• TASK DESCRIPTION:
Please answer from the text on canonical correlations: what is new in the optimization problem for the second canonical correlation compared with the problem in the previous section?
START EXTRACT PROVIDED
5.2 The full set of canonical correlations

Let us first recap what we did in the previous section: we found a linear combination of the \(\mathbf x\)-variables and a linear combination of the \(\mathbf y\)-variables which maximised the correlation, and expressed the answer in terms of quantities which arise in the SVD of \(\mathbf Q\), where \[ \mathbf Q\equiv \mathbf S_{\mathbf x\mathbf x}^{-1/2} \mathbf S_{\mathbf x\mathbf y}\mathbf S_{\mathbf y\mathbf y}^{-1/2}=\mathbf U{\pmb \Sigma} \mathbf V^\top=\sum_{j=1}^t \sigma_j \mathbf u_j \mathbf v_j^\top. \]

We found the maximum value of the correlation \({\mathbb{C}\operatorname{or}}(\mathbf a^\top\mathbf x, \mathbf b^\top\mathbf y)\) to be \(\sigma_1\), achieved using the linear combinations \(\eta_1=\mathbf a_1^\top \mathbf x\) and \(\psi_1=\mathbf b_1^\top \mathbf y\) with

\[\mathbf a_1=\mathbf S_{\mathbf x\mathbf x}^{-1/2}\mathbf u_1 \quad\mbox{ and } \mathbf b_1=\mathbf S_{\mathbf y\mathbf y}^{-1/2}\mathbf v_1.\]

We now repeat this process to find the next most important linear combination, subject to being uncorrelated with the first linear combination, as we did with PCA. For \(\mathbf a^\top \mathbf x\) to be uncorrelated with \(\eta_1 = \mathbf a_1^\top \mathbf x\) we require \[0 = {\mathbb{C}\operatorname{ov}}(\mathbf a_1^\top \mathbf x, \mathbf a^\top \mathbf x) = \mathbf a_1^\top \mathbf S_{xx}\mathbf a,\] and similarly we require the condition \(\mathbf b_1^\top \mathbf S_{yy} \mathbf b=0\) for \(\mathbf b\).

Thus, to obtain the second canonical correlation coefficient, plus the associated sets of canonical correlation vectors and variables, we need to solve the following optimisation problem: \[\begin{equation} \max_{\mathbf a,\, \mathbf b} \mathbf a^\top \mathbf S_{\mathbf x\mathbf y}\mathbf b \tag{5.9} \end{equation}\] subject to the constraints \[\begin{equation} \mathbf a^\top \mathbf S_{\mathbf x\mathbf x}\mathbf a= \mathbf b^\top \mathbf S_{\mathbf y\mathbf y}\mathbf b=1, \tag{5.10} \end{equation}\] \[\begin{equation} \mathbf a_1^\top \mathbf S_{\mathbf x\mathbf x} \mathbf a= \mathbf b_1^\top \mathbf S_{\mathbf y\mathbf y}\mathbf b=0. \tag{5.11} \end{equation}\] Note that maximising (5.9) subject to (5.10) and (5.11)is very similar to the optimisation problem (5.4) considered in the previous section. What is new are the constraints (5.11), which take into account that we have already found the first canonical correlation.
END EXTRACT PROVIDED
START DATA FOR REVIEW
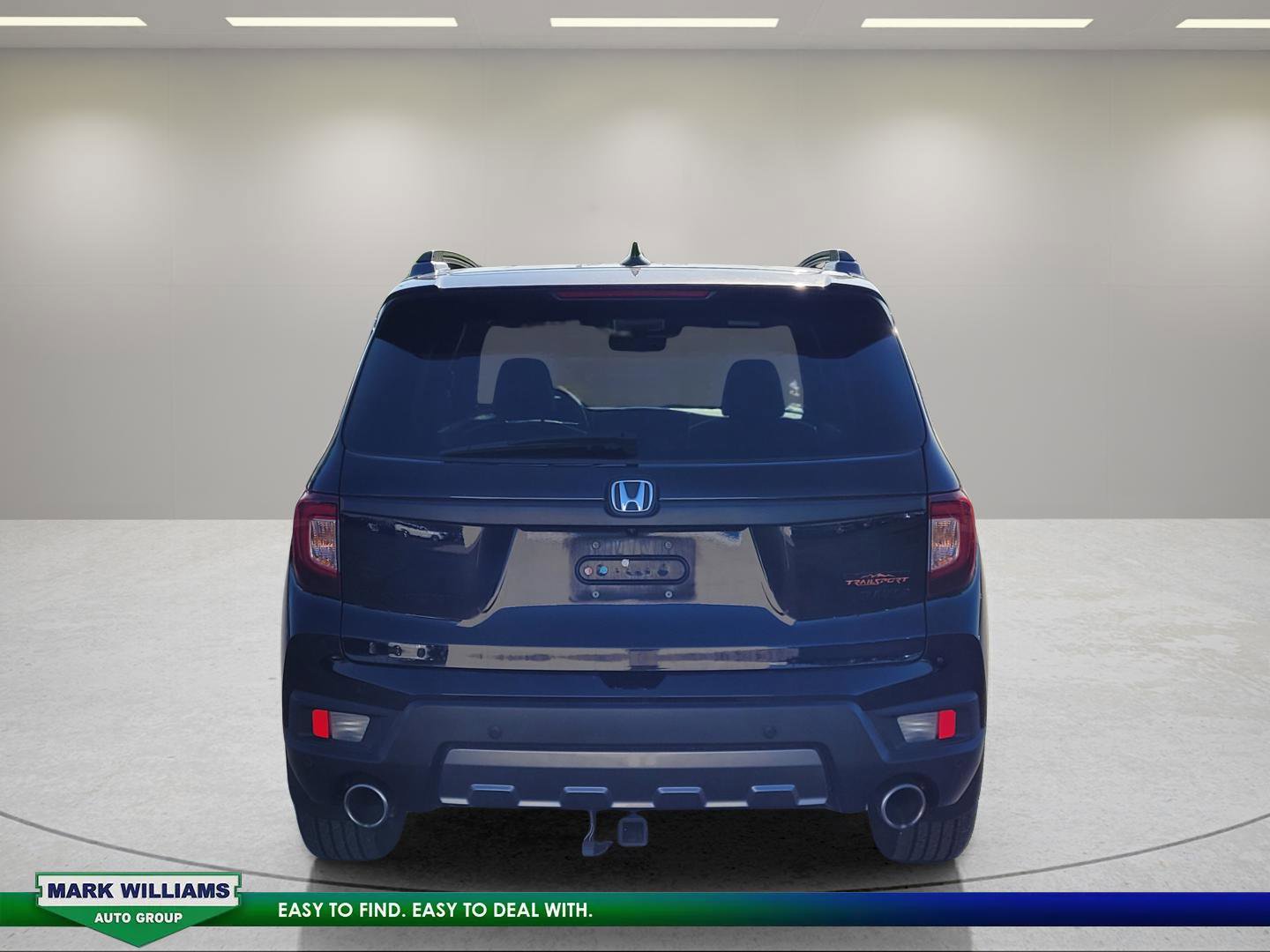 Used 2022 Honda Passport TrailSport image 5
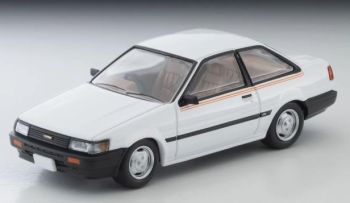 TOMLV-N284E - Toyota Corolla Levin Coupé del 1983, bianca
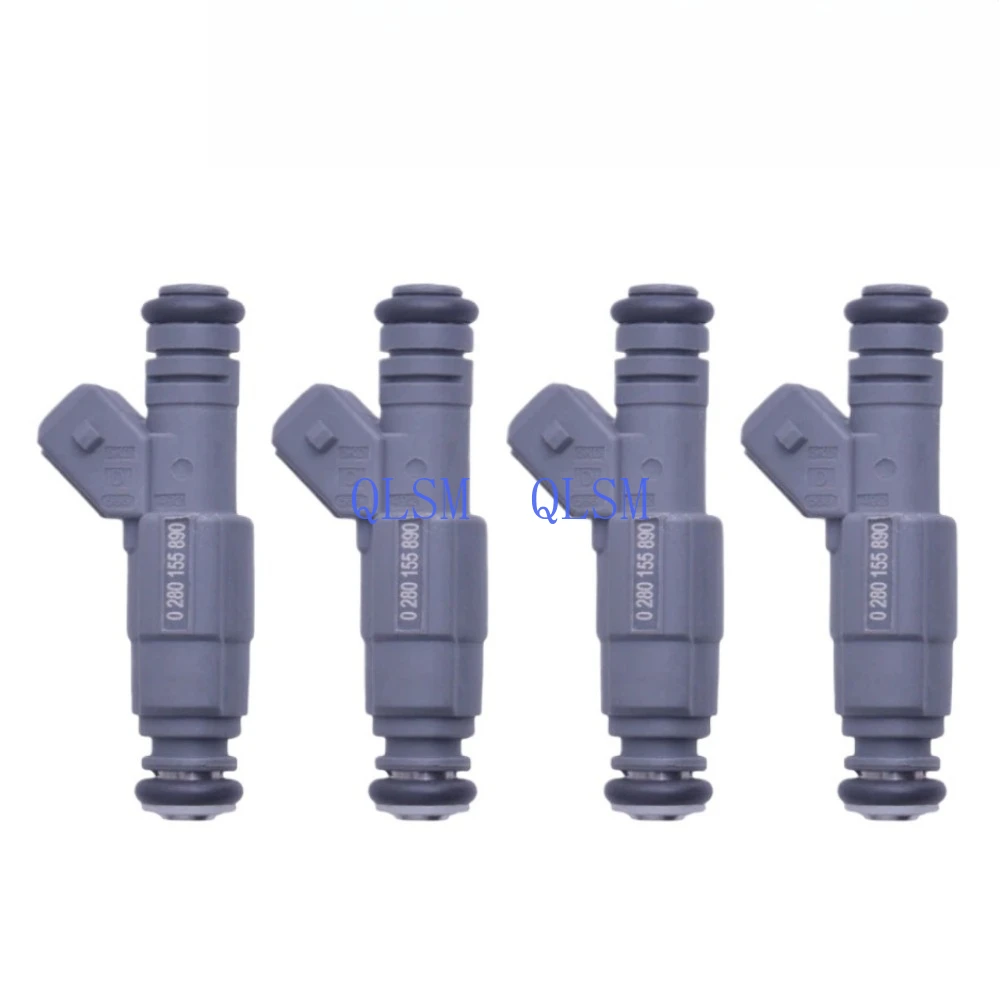 

For GM CHEVROLET CAMARO FIREBIRD CORVETTE LS1 5.7 V8 9802 FUEL INJECTOR 0280155890 Premium Car Accessories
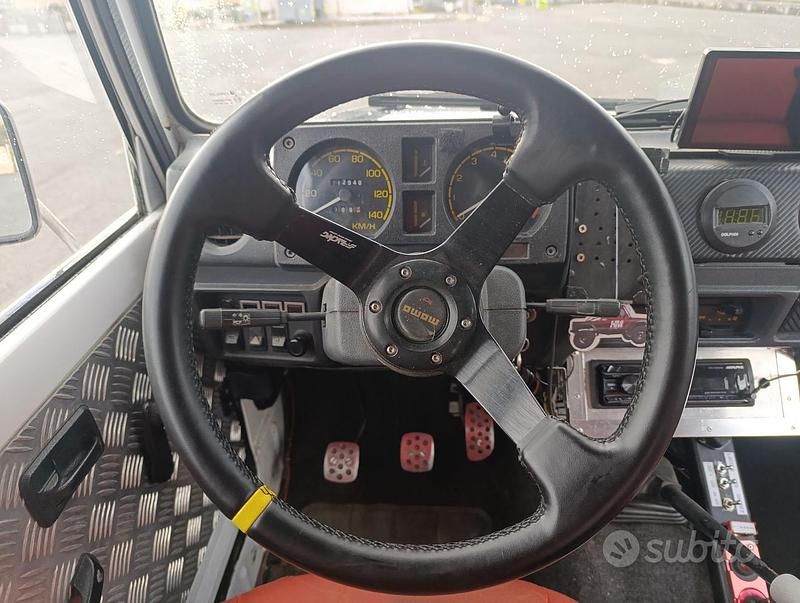 Usata Suzuki Samurai 1990 SUV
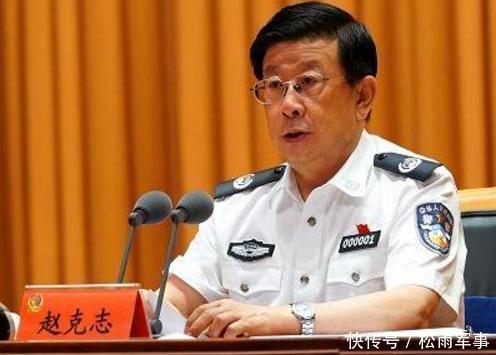 “公安部长”和“武警部队司令员”级别最高的是谁谁的权力大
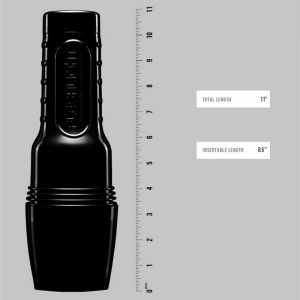Masturbator din Silicon cu Testicule de la Fleshlight
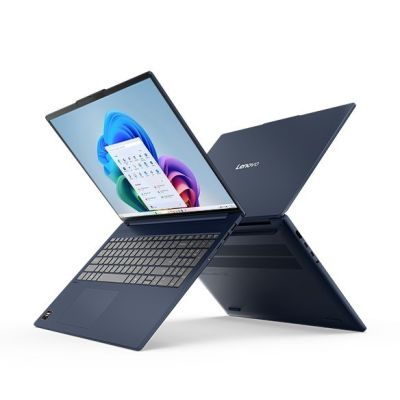 27. Lenovo 5-16AKP10K1 Ryzen AI 7 350 16" WUXGA Touch IPS 16GB SSD1TB BT BLKB Win11 Cosmic Blue (REPACK) 2 Jahre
END DATA FOR REVIEW
• RESULT OF THE TASK:
The constraints (5.11) are new; they take into account that the first canonical correlation has already been found.